Whenever you formally make an offer to purchase a home, it is customary to pay an earnest money deposit. This is a sum of money showing the seller your good faith that you are going to adhere to the terms of the contract and purchase the property.
It is important to understand exactly how your earnest money is handled between you and the seller. I will answer the most common questions I receive from my clients in order to help you to be better informed as to:
What is the purpose of your earnest money and what does it represents in the process of purchasing your next property?
Who should you pay your earnest money to?
How do you protect your earnest money deposit?
Under what conditions and when do you get your earnest money back?
What is the Purpose of Earnest Money?
The purpose of earnest money is to show the seller your good faith to buy the property. The earnest money is held in escrow and applied to the purchase/closing costs on the day of closing. This means that when you as the buyer make a contract with the seller and then all of the contingencies are removed and you don’t close on the contract, you forfeit your earnest money and the seller keeps it as damages. I like to explain earnest money as the seller’s assurance that the buyer will actively work to see the purchase of the property through to the finish line and won’t be tempted to continue to look for something better.

▶ [CHALLENGES]
[1] Please output the earnest money text from "How do you protect" up to and including "for something better.", word for word.
[2] Go on with the earnest money text, starting right after its final sentence.

▶ [SOURCE EXCERPT]
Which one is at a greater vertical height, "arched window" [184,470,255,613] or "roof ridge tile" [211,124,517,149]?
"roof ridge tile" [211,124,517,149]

▶ [EXPECTED RESULTS]
[1]
How do you protect your earnest money deposit?
Under what conditions and when do you get your earnest money back?
What is the Purpose of Earnest Money?
The purpose of earnest money is to show the seller your good faith to buy the property. The earnest money is held in escrow and applied to the purchase/closing costs on the day of closing. This means that when you as the buyer make a contract with the seller and then all of the contingencies are removed and you don’t close on the contract, you forfeit your earnest money and the seller keeps it as damages. I like to explain earnest money as the seller’s assurance that the buyer will actively work to see the purchase of the property through to the finish line and won’t be tempted to continue to look for something better.

[2]
I mentioned damages – you may have asked yourself, “how can the buyer cause damages when they don’t have possession of the property?” From the side of the seller, when the buyer enters into a contract with them, they are agreeing to take their home off the market and allowing the buyer to perform due diligence including inspections and an appraisal. If the buyer has passed all deadlines and decides not to close, the seller would receive the earnest money deposit as damages for having taken their home off the market, preparing to move, etc. and then having to change their plans and market their property again.
How Much Earnest Money Is Required and When Do You Pay?
How much earnest money should you offer? The question really should be how serious of a buyer do you want to appear to the seller? There is not a set amount required for earnest money - it can literally be $1 dollar, or it could be $100,000 dollars. It is up to whatever the buyer and seller agree to. The repercussions for not performing on the contract are that you forfeit the earnest money to the seller. My recommendation to buyers is to offer between 1% and 3% of the purchase price as this will show the seller that the buyer has a significant amount at risk if they do not perform. It is also noteworthy that most sellers are typically more interested in how quickly a buyer can close than how much earnest money is offered. This is where an experienced Realtor can assist you to structure the best offer so that you stand out above the rest – especially in a hot seller’s market like we see right now.
One key item to be aware of. In Utah, earnest money is due immediately and your agent must turn it into their broker within 4 calendar days of the accepted contract.
Who Holds the Earnest Money?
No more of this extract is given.